Despite which method you use to terminate a tenancy, you may find yourself in a nerve racking situation where your lousy tenant refuses to vacate. Unfortunately, none of the methods above can force the tenant to physically leave.
- Record keeping: every action you take relating to ending a tenancy should be documented and a record should be kept. For example, if both landlord and tenant agree to mutually terminate the tenancy agreement, get something down on paper, dated and signed.
- Trackable delivery method: all correspondence should be trackable and leave behind a footprint, so either send everything via email or recorded delivery.

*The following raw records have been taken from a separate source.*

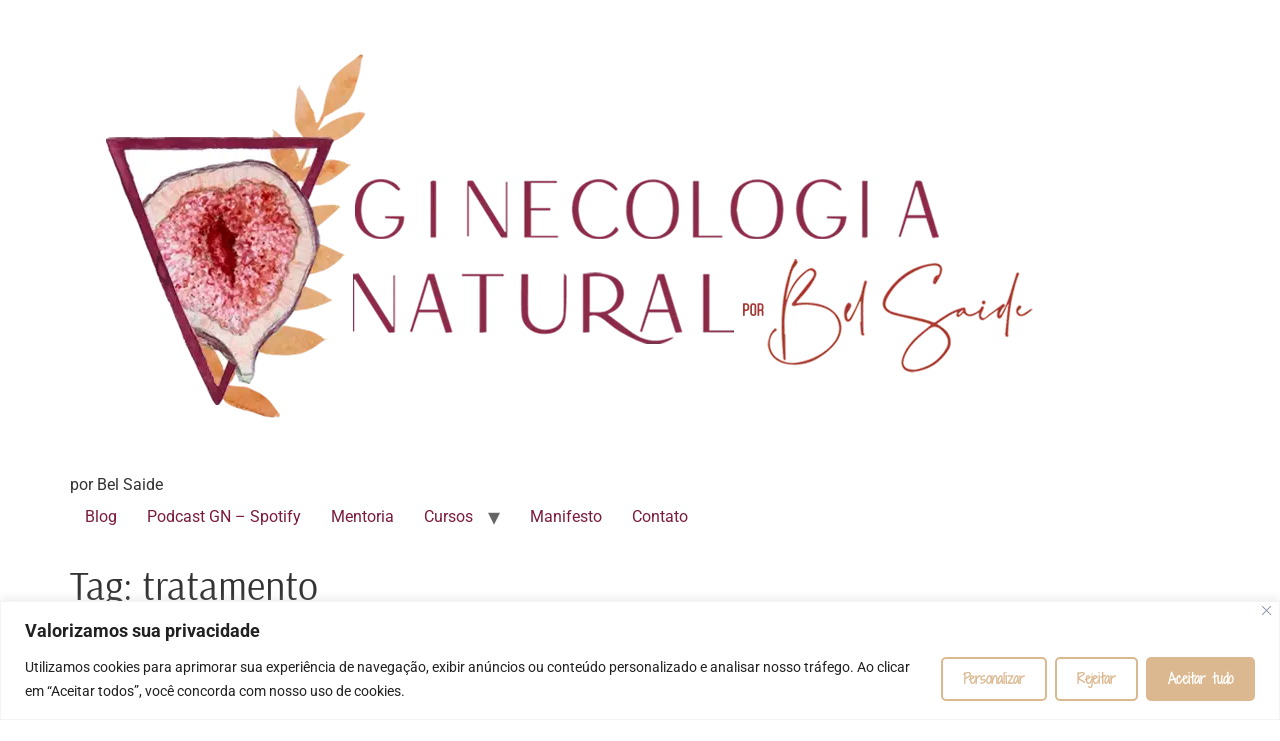

--- FILE ---
content_type: text/css; charset=UTF-8
request_url: https://ginecologianatural.com.br/wp-content/uploads/elementor/css/post-4.css?ver=1768289186
body_size: 770
content:
.elementor-kit-4{--e-global-color-primary:#7A1B3C;--e-global-color-secondary:#54595F;--e-global-color-text:#7A7A7A;--e-global-color-accent:#4D8550;--e-global-color-60b1307:#FFFFFF;--e-global-color-4c097c0:#D9D9D9;--e-global-color-0b8b4af:#575757;--e-global-color-b42a5a0:#000000;--e-global-color-a81c337:#D5EAE2;--e-global-color-0bd72f2:#67BF9D;--e-global-color-a138f16:#3A9B8A;--e-global-color-c3120ba:#4B7C76;--e-global-color-e886fe8:#FBE5DA;--e-global-color-91571f5:#EEC9B6;--e-global-color-6b0c466:#D4948C;--e-global-color-4b6ee28:#C07A71;--e-global-color-84e66b7:#D3987A;--e-global-color-44d5a96:#B53C66;--e-global-color-900ad2a:#8D2448;--e-global-color-2d7df2d:#590C27;--e-global-color-300f2a1:#380614;--e-global-color-8644cde:#4D8A83;--e-global-color-08f75d7:#226E65;--e-global-color-900dae1:#3AA167;--e-global-color-cfab582:#4D8550;--e-global-color-befab8c:#3F500A;--e-global-color-d3eabde:#38533C;--e-global-color-9e67800:#B6A4CD;--e-global-color-3c3dd1a:#9078AB;--e-global-color-a03c3bc:#795190;--e-global-color-b040504:#604072;--e-global-color-644911b:#EDCE47;--e-global-color-4bc41c5:#E0A526;--e-global-color-bc0c30c:#D59500;--e-global-color-89b2905:#FFA000;--e-global-color-4186854:#D11230;--e-global-color-033a184:#677256;--e-global-color-7c22287:#461F0B;--e-global-color-fcb3463:#957648;--e-global-color-0bfd3af:#D7D5C4;--e-global-color-bc22d10:#F8F8F8;--e-global-color-34c3320:#F7E5D2;--e-global-color-419fed4:#314A37;--e-global-color-2bf1cdd:#A1A36D;--e-global-color-190f929:#B17647;--e-global-typography-primary-font-family:"Shadows Into Light Two";--e-global-typography-primary-font-weight:600;--e-global-typography-primary-letter-spacing:0px;--e-global-typography-secondary-font-family:"Arsenal";--e-global-typography-secondary-font-weight:400;--e-global-typography-secondary-letter-spacing:0px;--e-global-typography-text-font-family:"Roboto";--e-global-typography-text-font-size:16px;--e-global-typography-text-font-weight:400;--e-global-typography-text-letter-spacing:0px;--e-global-typography-accent-font-family:"Roboto";--e-global-typography-accent-font-weight:500;--e-global-typography-accent-letter-spacing:0px;letter-spacing:0px;}.elementor-kit-4 button,.elementor-kit-4 input[type="button"],.elementor-kit-4 input[type="submit"],.elementor-kit-4 .elementor-button{background-color:var( --e-global-color-900ad2a );font-family:var( --e-global-typography-primary-font-family ), Sans-serif;font-weight:var( --e-global-typography-primary-font-weight );letter-spacing:var( --e-global-typography-primary-letter-spacing );color:var( --e-global-color-60b1307 );border-radius:5px 5px 5px 5px;padding:8px 20px 8px 20px;}.elementor-kit-4 button:hover,.elementor-kit-4 button:focus,.elementor-kit-4 input[type="button"]:hover,.elementor-kit-4 input[type="button"]:focus,.elementor-kit-4 input[type="submit"]:hover,.elementor-kit-4 input[type="submit"]:focus,.elementor-kit-4 .elementor-button:hover,.elementor-kit-4 .elementor-button:focus{background-color:var( --e-global-color-2d7df2d );color:var( --e-global-color-60b1307 );border-radius:8px 8px 8px 8px;}.elementor-kit-4 e-page-transition{background-color:#FFBC7D;}.elementor-kit-4 a{color:var( --e-global-color-primary );}.elementor-kit-4 h1{font-family:"Arsenal", Sans-serif;font-weight:400;}.elementor-kit-4 h2{font-family:var( --e-global-typography-secondary-font-family ), Sans-serif;font-weight:var( --e-global-typography-secondary-font-weight );letter-spacing:var( --e-global-typography-secondary-letter-spacing );}.elementor-kit-4 h3{font-family:var( --e-global-typography-secondary-font-family ), Sans-serif;font-weight:var( --e-global-typography-secondary-font-weight );letter-spacing:var( --e-global-typography-secondary-letter-spacing );}.elementor-kit-4 h4{font-family:var( --e-global-typography-secondary-font-family ), Sans-serif;font-weight:var( --e-global-typography-secondary-font-weight );letter-spacing:var( --e-global-typography-secondary-letter-spacing );}.elementor-kit-4 h5{font-family:"Arsenal", Sans-serif;font-weight:400;letter-spacing:0px;}.elementor-kit-4 h6{font-family:var( --e-global-typography-secondary-font-family ), Sans-serif;font-weight:var( --e-global-typography-secondary-font-weight );letter-spacing:var( --e-global-typography-secondary-letter-spacing );}.elementor-section.elementor-section-boxed > .elementor-container{max-width:1280px;}.e-con{--container-max-width:1280px;}.elementor-widget:not(:last-child){margin-block-end:20px;}.elementor-element{--widgets-spacing:20px 20px;--widgets-spacing-row:20px;--widgets-spacing-column:20px;}{}h1.entry-title{display:var(--page-title-display);}.site-header .site-branding{flex-direction:column;align-items:stretch;}.site-header{padding-inline-end:0px;padding-inline-start:0px;}.site-footer .site-branding{flex-direction:column;align-items:stretch;}@media(max-width:1366px){.elementor-kit-4 h2{letter-spacing:var( --e-global-typography-secondary-letter-spacing );}.elementor-kit-4 h3{letter-spacing:var( --e-global-typography-secondary-letter-spacing );}.elementor-kit-4 h4{letter-spacing:var( --e-global-typography-secondary-letter-spacing );}.elementor-kit-4 h6{letter-spacing:var( --e-global-typography-secondary-letter-spacing );}.elementor-kit-4 button,.elementor-kit-4 input[type="button"],.elementor-kit-4 input[type="submit"],.elementor-kit-4 .elementor-button{letter-spacing:var( --e-global-typography-primary-letter-spacing );}}@media(max-width:1024px){.elementor-kit-4 h2{letter-spacing:var( --e-global-typography-secondary-letter-spacing );}.elementor-kit-4 h3{letter-spacing:var( --e-global-typography-secondary-letter-spacing );}.elementor-kit-4 h4{letter-spacing:var( --e-global-typography-secondary-letter-spacing );}.elementor-kit-4 h6{letter-spacing:var( --e-global-typography-secondary-letter-spacing );}.elementor-kit-4 button,.elementor-kit-4 input[type="button"],.elementor-kit-4 input[type="submit"],.elementor-kit-4 .elementor-button{letter-spacing:var( --e-global-typography-primary-letter-spacing );}.elementor-section.elementor-section-boxed > .elementor-container{max-width:1024px;}.e-con{--container-max-width:1024px;}}@media(max-width:767px){.elementor-kit-4 h2{letter-spacing:var( --e-global-typography-secondary-letter-spacing );}.elementor-kit-4 h3{letter-spacing:var( --e-global-typography-secondary-letter-spacing );}.elementor-kit-4 h4{letter-spacing:var( --e-global-typography-secondary-letter-spacing );}.elementor-kit-4 h6{letter-spacing:var( --e-global-typography-secondary-letter-spacing );}.elementor-kit-4 button,.elementor-kit-4 input[type="button"],.elementor-kit-4 input[type="submit"],.elementor-kit-4 .elementor-button{letter-spacing:var( --e-global-typography-primary-letter-spacing );}.elementor-section.elementor-section-boxed > .elementor-container{max-width:767px;}.e-con{--container-max-width:767px;}}@media(min-width:2400px){.elementor-kit-4 h2{letter-spacing:var( --e-global-typography-secondary-letter-spacing );}.elementor-kit-4 h3{letter-spacing:var( --e-global-typography-secondary-letter-spacing );}.elementor-kit-4 h4{letter-spacing:var( --e-global-typography-secondary-letter-spacing );}.elementor-kit-4 h6{letter-spacing:var( --e-global-typography-secondary-letter-spacing );}.elementor-kit-4 button,.elementor-kit-4 input[type="button"],.elementor-kit-4 input[type="submit"],.elementor-kit-4 .elementor-button{letter-spacing:var( --e-global-typography-primary-letter-spacing );}}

- Complications can occur: in most cases, ending tenancies is a relatively straight forward and a painless experience; landlords and tenants are most agreeable. I may have made the situation sound worse than it is for the average situation. However, I do want to emphasise how unimaginably shit and scary the situation can be if a party in the chain isn’t prepared to play ball. It can be truly terrifying. If you’re in this situation, I’ve covered a lot of what I think you should know in my My Tenant’s Rent Is Late blog post.
- Be fair and reasonable: if you’re a landlord giving your tenant notice, try to be as accommodating and reasonable as possible, especially if you’re trying to end a tenancy agreement with tenants that have always been good to you and don’t necessarily want to vacate. If they need an extra month in the property, perhaps it’s something you should allow for. Communication and compromising is always the best way of dealing with these issues.
- Timing is important: if you’re a landlord and you’re trying to terminate a tenancy, I would advise against informing your tenants too early, because they may find new accommodation sooner than you’re willing to let them escape. If them vacating early will cause you financial or logistical problems, I would carefully strategically calculate when the best time would be to inform them.
- End of tenancy cleaning: this can be a messy issue (pun-intended. I know, I’m disgustingly shameless!). The sad fact is, if I received a hand-job for every time there was a tenant/landlord dispute over the [poor] condition of the property during check-out I’d be a very happy man… probably quite chapped, too. Ouch.
The general rule is, tenants should leave the property in the same condition as they received it in, minus wear and tear, of course. Sounds simple enough, and it really, really, really should be. But no, it really, really, really isn’t in many cases. For more details on the horrific complexities of ‘cleaning’ (some people seem to really struggle with it), you may want to jump over to end of tenancy cleaning blog post.
I’m afraid that’s all I’ve got for you this time, but hopefully I’ve shed some light on an important matter to some of you, and perhaps even encouraged some landlords to reconsider their ill practices. As always, if anyone has any tips, nightmares or advice to share, you know what to do- shut the F up and royally do-one. Only joking. Use the comment box below and we’ll have a little natter.
As said in the earlier part of this post, this will probably be my last post of the year; I’m starting to get into the festive spirit, so I’ll mostly be senselessly drowning myself in a pool of tequila and boobs. I’ll still continue to spread my Christmas love on Twitter, but for those assholes that aren’t following me on there, I’d like to take this opportunity to wish you a safe and Merry Christmas and a Happy New Year!
Without trying to intoxicate this blog post with pure cheese, I genuinely have been grateful for the continuous contribution from you all! I know every comment not only helps me, but also hundreds and thousands of readers! xoxo
Disclaimer: I'm just a simple landlord blogger, I am not qualified to give legal or financial advice. Any advice I give is my opinion based on my experience, and is never legal or professional advice. You should always get professional advice on any legal and financial matters!